Remove the background and grid
We’ll first start by converting the color image to greyscale via image_quantize().
raw_img %>%
image_quantize(colorspace = "gray") %>%
image_ggplot()
We can remove the grid by converting “white” colors to transparent, and allowing for some “fuzzy” approximation of colors that are close to white or “touching”. There’s a lot more to fuzz in that it’s the “relative color distance (value between 0 and 100) to be considered similar in the filling algorithm”, but I’m not a color space expert by any means.
Below we have an example of fuzz = 0, fuzz = 20, fuzz = 40, fuzz = 60. Each increase does remove a bit of “noise”, but is also reducing the quality of the “signal”.
Code for Combo
fuzz_fun <- function(fuzz){
raw_img %>%
image_quantize(colorspace = "gray") %>%
image_transparent(color = "white", fuzz=fuzz) %>%
image_background("white") %>%
image_crop(geometry_area(0, 150,110, 45))
}
fuzz_fun(20)
combo_fuzz <- c(
fuzz_fun(0),
fuzz_fun(20),
fuzz_fun(40),
fuzz_fun(60)
) %>%
image_append(stack = TRUE) image_ggplot(combo_fuzz)

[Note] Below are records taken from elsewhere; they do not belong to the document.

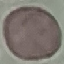

Malaria status: uninfected. Thin blood smear. Giemsa-stained preparation. Acquired by smartphone through the microscope eyepiece. Cell patch, automatically extracted from a larger field of view and resized to 64 × 64 pixels.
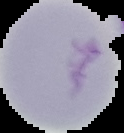
Cell region segmented out of the field of view; the surrounding area is masked to black. Image is 124×133 pixels. Result: no Plasmodium parasites seen. From a thin blood smear.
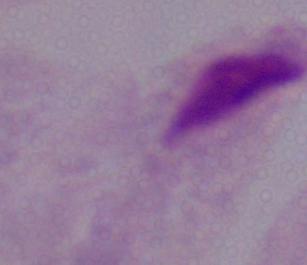

Summary:
  - Identification: trichomonad
  - Modality: micrograph
  - Magnification: 1000x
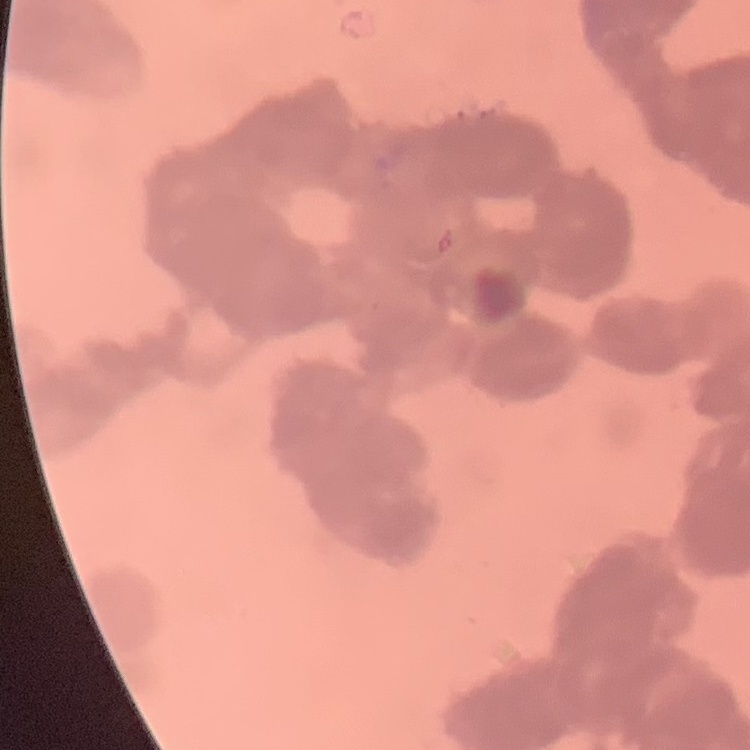 The erythrocytes exhibit rouleaux formation. One tile cut from a larger photomicrograph. Stained with either Field's or Giemsa. Thin blood film.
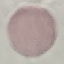
Summary:
  - Malaria status: uninfected
  - Image type: automatically extracted cell patch, resized to 64 × 64 pixels
  - Stain: Giemsa
  - Preparation: thin blood smear
  - Capture: smartphone through the microscope eyepiece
Name the blood parasite species.
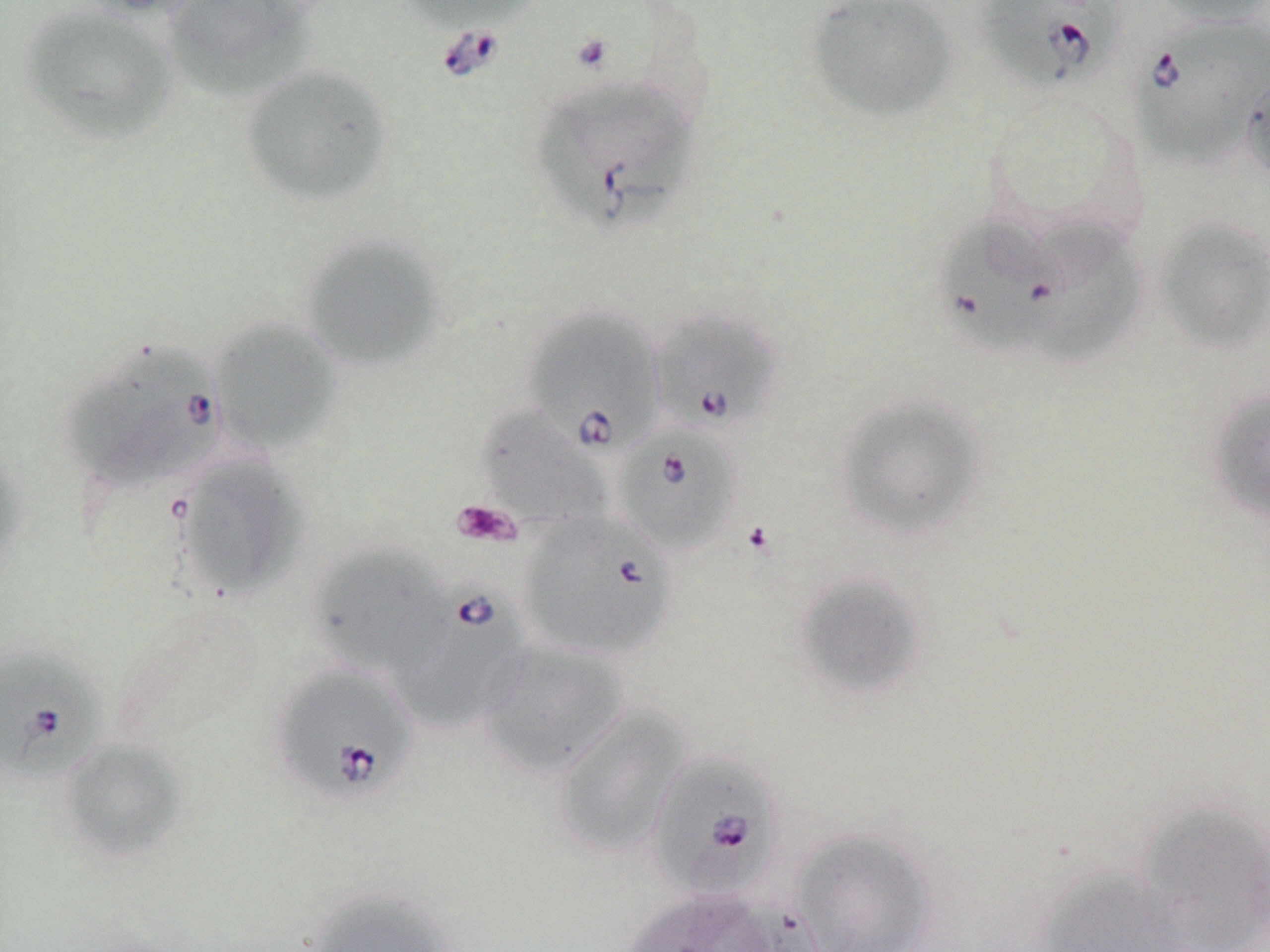

Babesia divergens.

image size = 1270×952 pixels
magnification = 1000x
field of view = one of a larger specimen
modality = light microscopy
platelet locations = approximate bounding boxes as (x1,y1)-(x2,y2) corner pairs in pixels: (570,32)-(615,74), (450,499)-(521,548)
preparation = thin blood film
Babesia divergens-infected red blood cell locations = approximate bounding boxes as (x1,y1)-(x2,y2) corner pairs in pixels: (976,0)-(1125,92), (1128,15)-(1269,171), (532,74)-(700,235), (933,212)-(1067,358), (649,306)-(783,435), (524,307)-(665,453), (63,340)-(228,497), (614,425)-(744,556), (518,511)-(678,662), (386,582)-(531,734), (0,645)-(107,786), (270,662)-(419,807), (648,751)-(785,903)
uninfected red blood cell locations = approximate bounding boxes as (x1,y1)-(x2,y2) corner pairs in pixels: (72,0)-(208,21), (161,0)-(321,102), (398,0)-(541,33), (802,0)-(959,123), (1148,0)-(1269,28), (17,3)-(182,146), (239,63)-(395,208), (1240,66)-(1270,187), (1154,217)-(1270,352), (1032,225)-(1145,367), (298,233)-(449,373), (209,317)-(344,455), (1207,388)-(1270,524), (832,392)-(989,540), (475,406)-(611,532), (0,448)-(30,583), (175,454)-(307,601), (309,543)-(446,676), (791,571)-(929,700), (478,640)-(631,779), (550,704)-(690,862), (59,738)-(189,864), (1133,799)-(1270,951), (789,828)-(940,952), (1033,868)-(1195,952), (301,885)-(458,952), (623,888)-(778,952)
stain = May-Grünwald-Giemsa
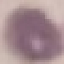
malaria status = uninfected
image type = cell patch, automatically extracted from a larger field of view and resized to 64 × 64 pixels
capture = smartphone through the microscope eyepiece
stain = Giemsa
preparation = thin blood smear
Assess this cell for malaria.
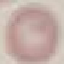
Uninfected.

Giemsa stain. Cell patch, automatically extracted from a larger field of view and resized to 64 × 64 pixels. Thin smear of blood. Acquired by smartphone through the microscope eyepiece.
Report the malaria status of this cell.
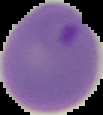

Parasitized.

The area outside the segmented cell region is set to black. Image is 103×115 pixels. From a thin blood film.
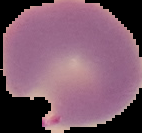
Summary:
  - Malaria status: parasitized
  - Preparation: thin blood smear
  - Image size: 142×133 pixels
  - Image type: segmented cell region with the area outside set to black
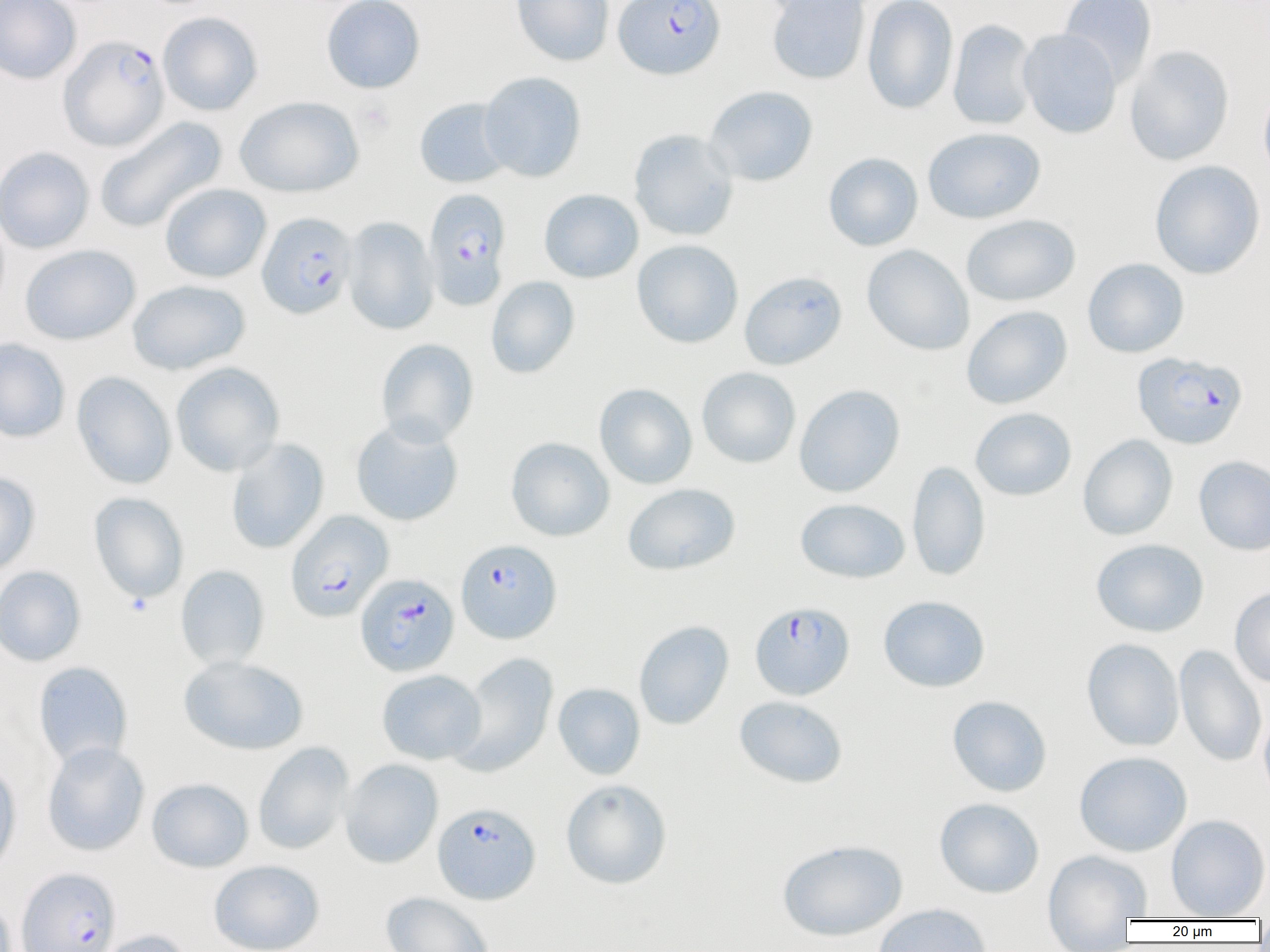 Approximate bounding boxes as (x1,y1)-(x2,y2) corner pairs in pixels. Plasmodium falciparum-infected red blood cell locations: (613,0)-(725,80), (58,34)-(169,151), (423,188)-(511,310), (256,212)-(358,319), (1132,351)-(1248,449), (285,509)-(393,623), (456,538)-(562,643), (355,573)-(459,677), (750,601)-(854,700), (432,802)-(541,904), (16,867)-(122,952). Platelet locations: (354,99)-(395,137). Uninfected red blood cell locations: (0,0)-(81,84), (321,0)-(425,93), (511,0)-(614,65), (766,0)-(871,85), (1059,0)-(1157,87), (862,1)-(959,114), (157,12)-(263,116), (947,19)-(1039,131), (1018,28)-(1122,138), (1124,45)-(1235,166), (479,72)-(586,182), (1258,82)-(1270,187), (704,85)-(818,187), (235,95)-(363,198), (414,98)-(513,188), (94,116)-(227,233), (922,127)-(1045,224), (628,128)-(739,242), (0,146)-(95,254), (823,152)-(923,251), (1150,160)-(1265,279), (160,183)-(272,283), (538,189)-(643,283), (961,214)-(1080,307), (343,216)-(440,335), (631,239)-(744,348), (19,244)-(141,345), (862,244)-(974,355), (1082,258)-(1189,358), (740,271)-(847,370), (486,275)-(580,379), (127,279)-(250,375), (961,305)-(1073,409), (0,338)-(71,443), (376,338)-(479,446), (170,362)-(285,476), (696,367)-(801,468), (71,371)-(176,489), (594,383)-(697,489), (794,384)-(905,497), (970,407)-(1077,501), (350,418)-(464,526), (1077,434)-(1178,540), (505,437)-(614,542), (225,438)-(329,554), (1194,455)-(1270,555), (906,460)-(991,581), (0,471)-(41,577), (622,482)-(740,575), (89,492)-(189,603), (795,498)-(910,583), (1090,538)-(1209,637), (0,565)-(87,667), (175,565)-(270,669), (1229,587)-(1270,688), (878,595)-(990,692), (634,620)-(734,730), (1082,638)-(1184,751), (1174,644)-(1267,767), (451,653)-(559,777), (178,655)-(309,755), (33,661)-(133,768), (376,669)-(486,765), (553,683)-(646,780), (734,695)-(848,789), (946,695)-(1052,797), (1258,709)-(1270,806), (42,741)-(150,856), (253,742)-(355,855), (1074,751)-(1193,857), (340,759)-(443,869), (0,760)-(22,877), (147,778)-(253,873), (560,778)-(672,889), (934,798)-(1044,898), (1165,814)-(1270,919), (777,838)-(908,941), (1042,848)-(1152,932), (208,859)-(325,952), (380,892)-(494,952), (872,903)-(993,952), (91,929)-(193,952). Slide-level diagnosis: Plasmodium falciparum. Thin blood smear. Optical microscopy. Image is 1270×952 pixels. Captured at 1000x magnification. Single field of view.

In practical terms, we are balancing increase fuzz to remove unnecessary components (eg grid lines) while leaving the actual characters there. Increasing fuzz will remove more “noise” but will eventually start to eat away at the actual “signal” as well.
no_grid <- raw_img %>%
image_quantize(colorspace = "gray") %>%
image_transparent(color = "white", fuzz=20) %>%
image_background("white")
image_ggplot(no_grid)
So we’ve taken white and converted it to transparent, and then set the image background back to “white”.
You can also remove continuous lines with a “thinning” method. We can use image_morphology() coupled with a rectangular kernel to remove straight horizontal lines for the most part. You can read Rectangle:20x1 as finding rectangles about 20 pixels wide x 1 pixel high. We couple this with image_negate() as otherwise it will focus on the characters.
So we’ll negate > thin > negate to get back to our white background sans grid-lines. While this works pretty well, it’s not always necessary for the OCR. I did want to show it as it can be helpful in some situations.
no_grid %>%
image_negate() %>%
image_ggplot()
no_grid %>%
image_negate() %>% # negate
image_morphology(method = "Thinning", kernel = "Rectangle:20x1") %>%
image_negate() %>% # back to white
image_ggplot()
This worked pretty well! However, remember that we don’t always have to do this. We’ll also still need to crop the image to remove the team logos as they can’t be parsed as text.
Crop the image
geometry_area() is used in various functions to indicate the starting width/heights and then the offset, all in pixels.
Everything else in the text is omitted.